Task to carry out » Output every record word for word, minus the pictures.

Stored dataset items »
————

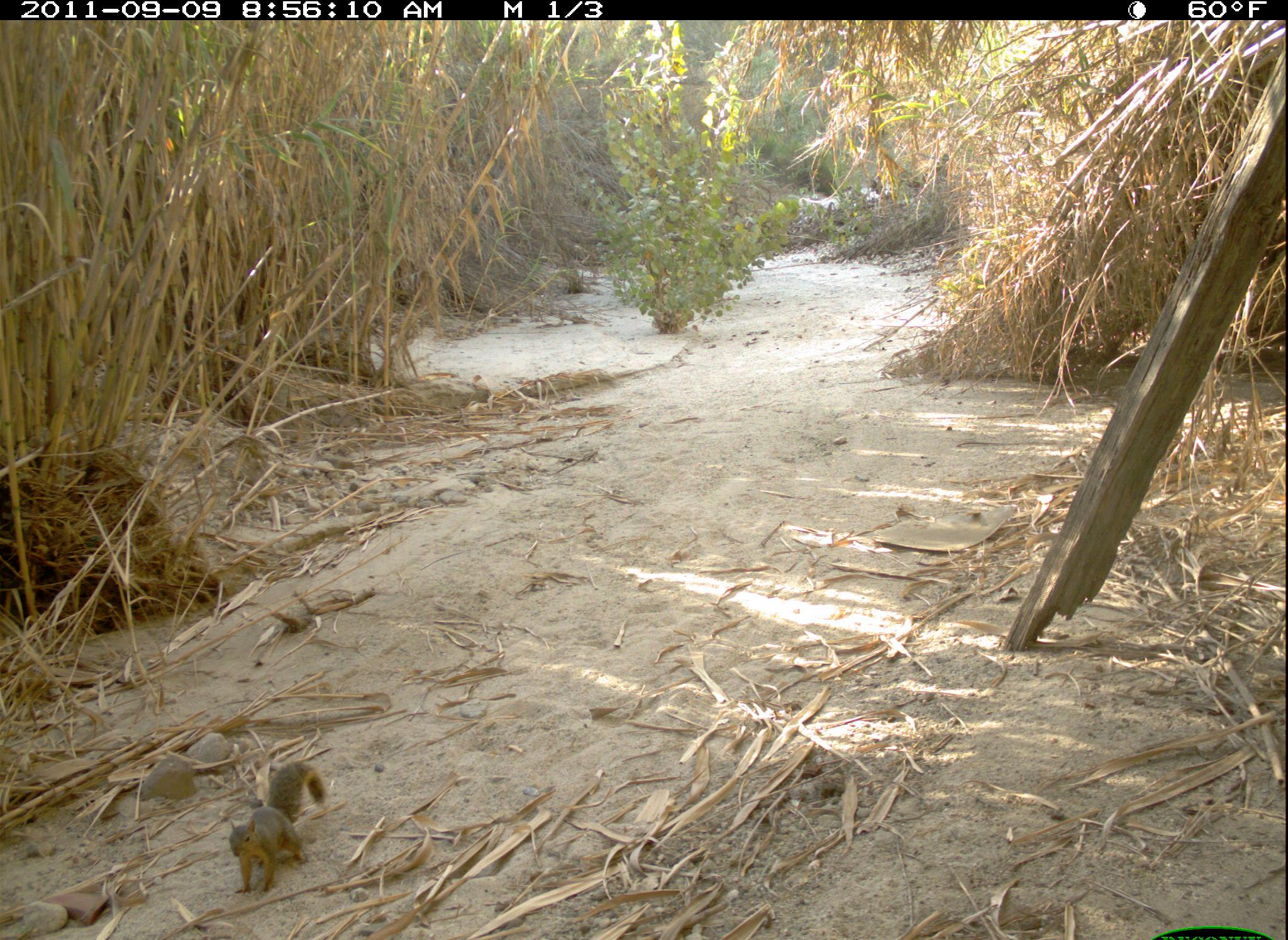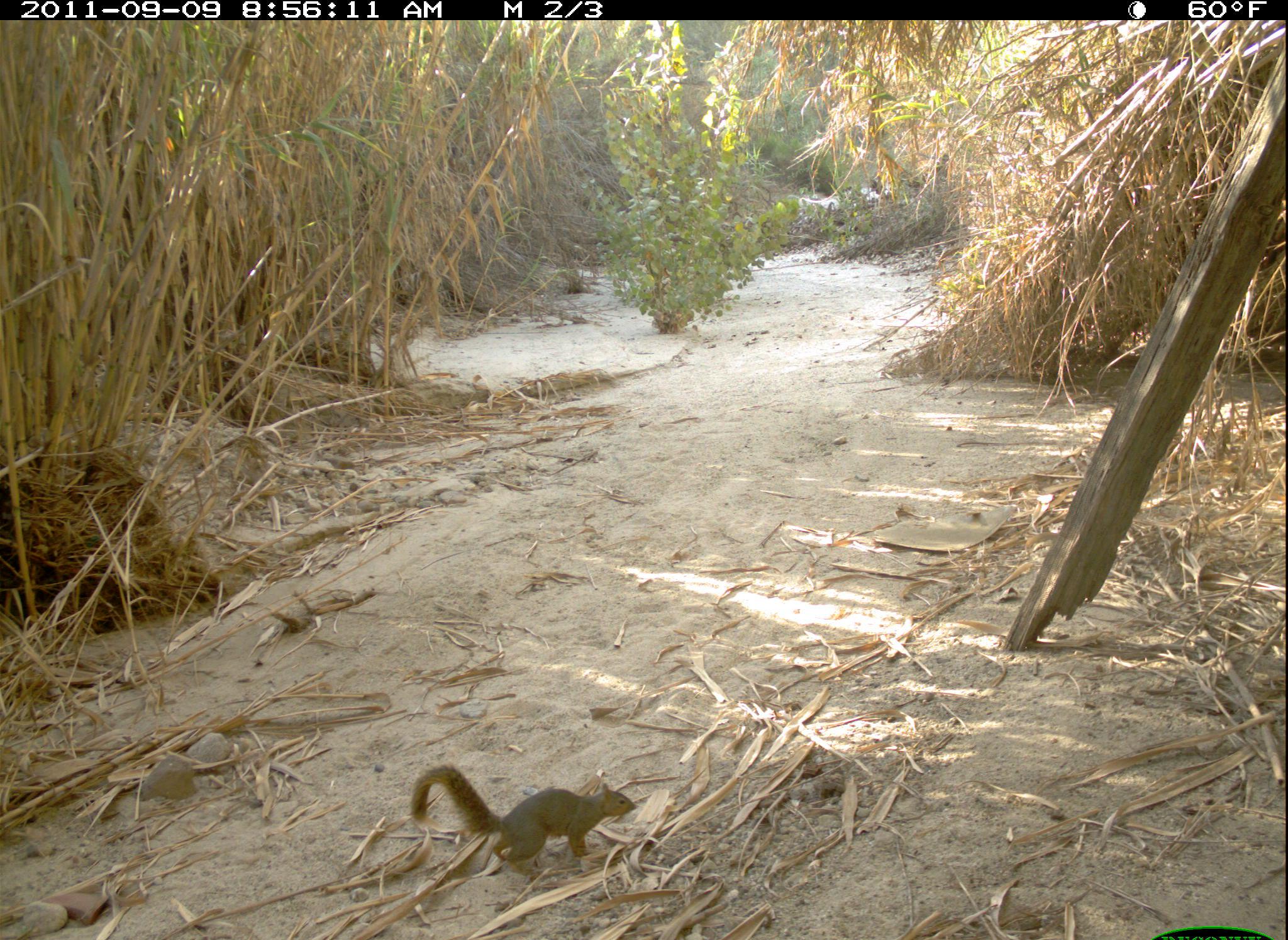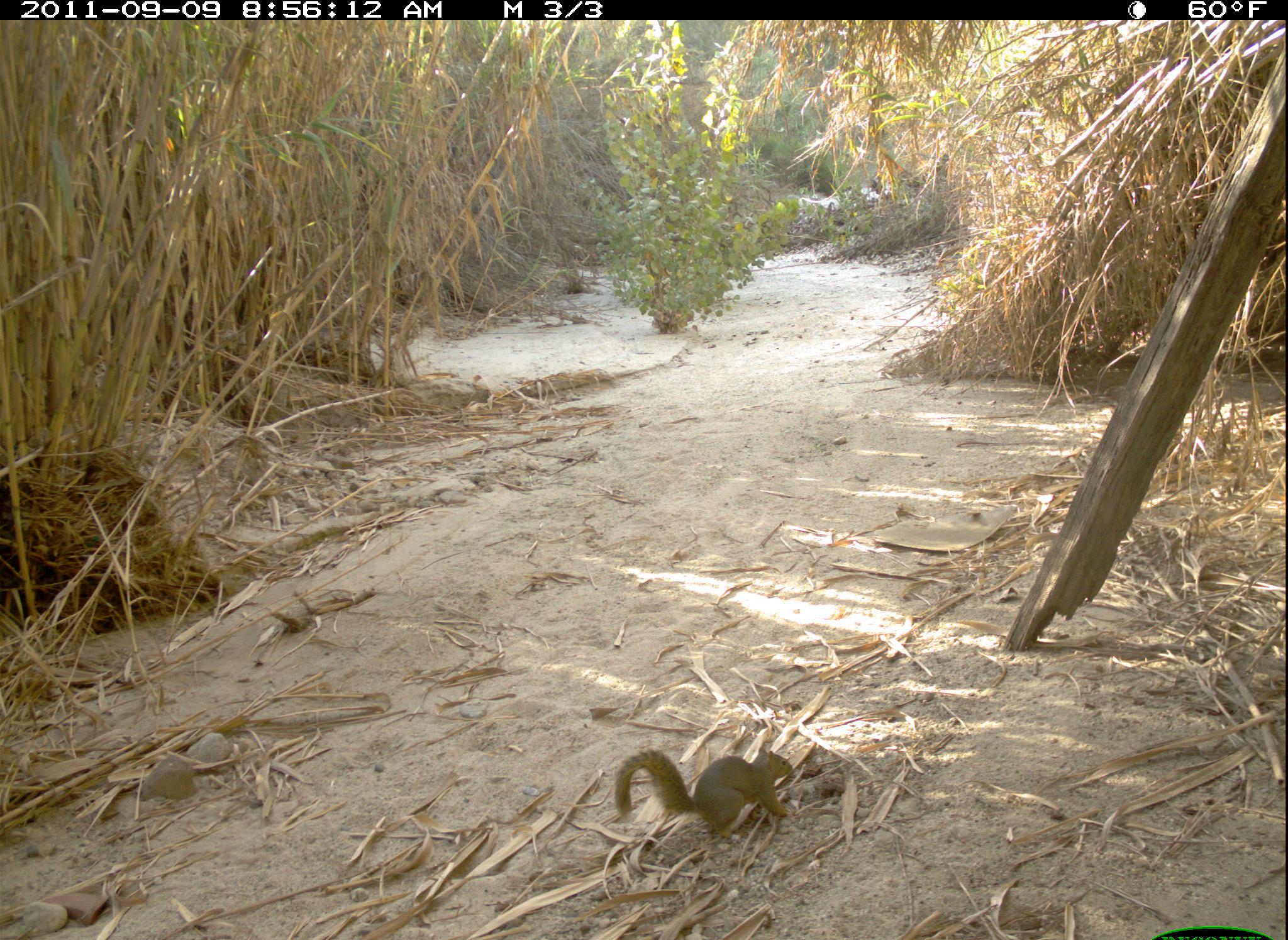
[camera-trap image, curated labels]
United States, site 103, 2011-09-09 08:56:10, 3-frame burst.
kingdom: Animalia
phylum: Chordata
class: Mammalia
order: Rodentia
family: Sciuridae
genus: Sciurus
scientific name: Sciurus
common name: squirrel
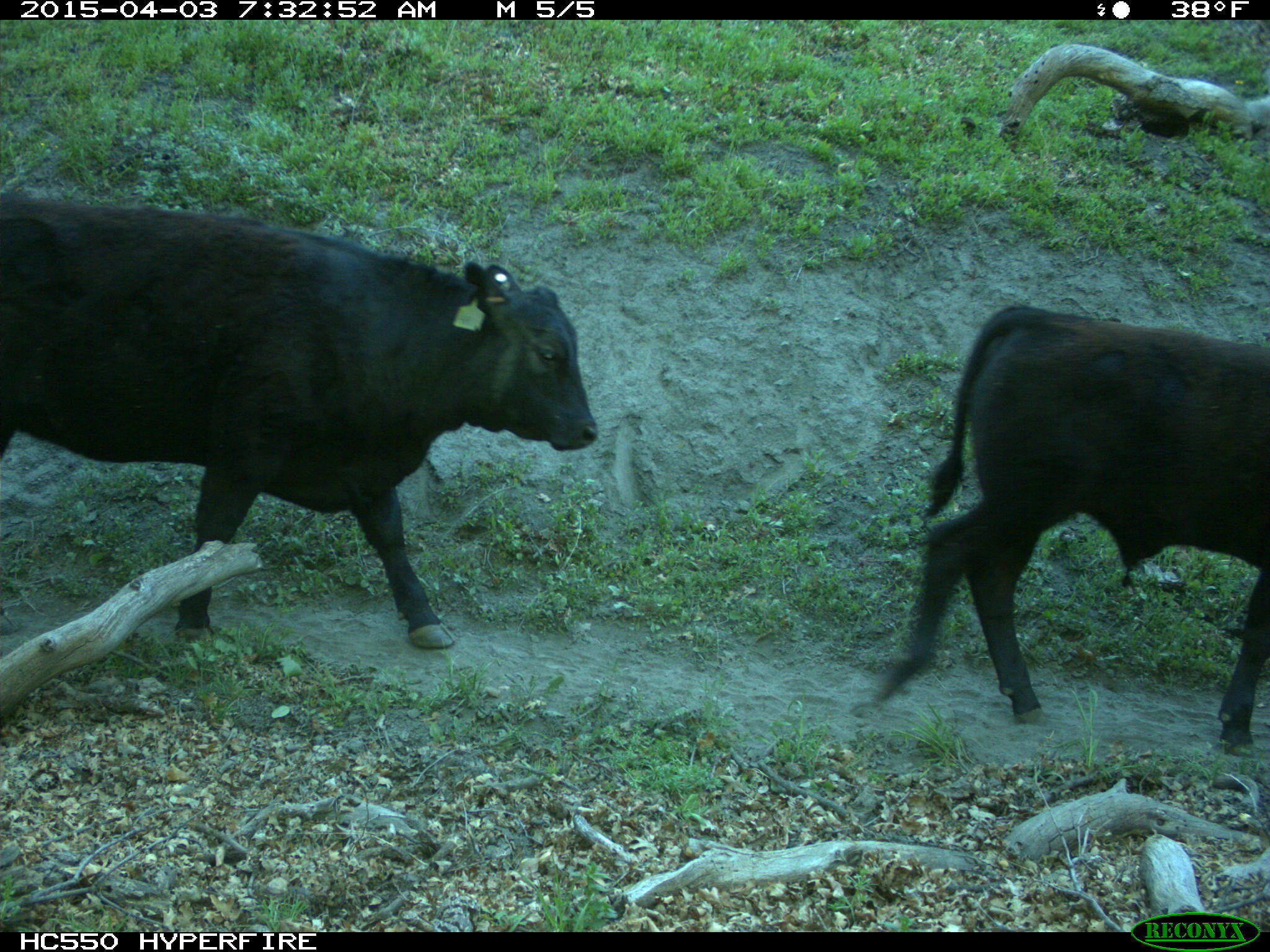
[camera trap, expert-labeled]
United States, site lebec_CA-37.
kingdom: Animalia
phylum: Chordata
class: Mammalia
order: Artiodactyla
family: Bovidae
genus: Bos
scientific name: Bos taurus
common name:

————

Solution for this problem »
[camera-trap image, curated labels]
United States, site 103, 2011-09-09 08:56:10, 3-frame burst.
kingdom: Animalia
phylum: Chordata
class: Mammalia
order: Rodentia
family: Sciuridae
genus: Sciurus
scientific name: Sciurus
common name: squirrel
[camera trap, expert-labeled]
United States, site lebec_CA-37.
kingdom: Animalia
phylum: Chordata
class: Mammalia
order: Artiodactyla
family: Bovidae
genus: Bos
scientific name: Bos taurus
common name:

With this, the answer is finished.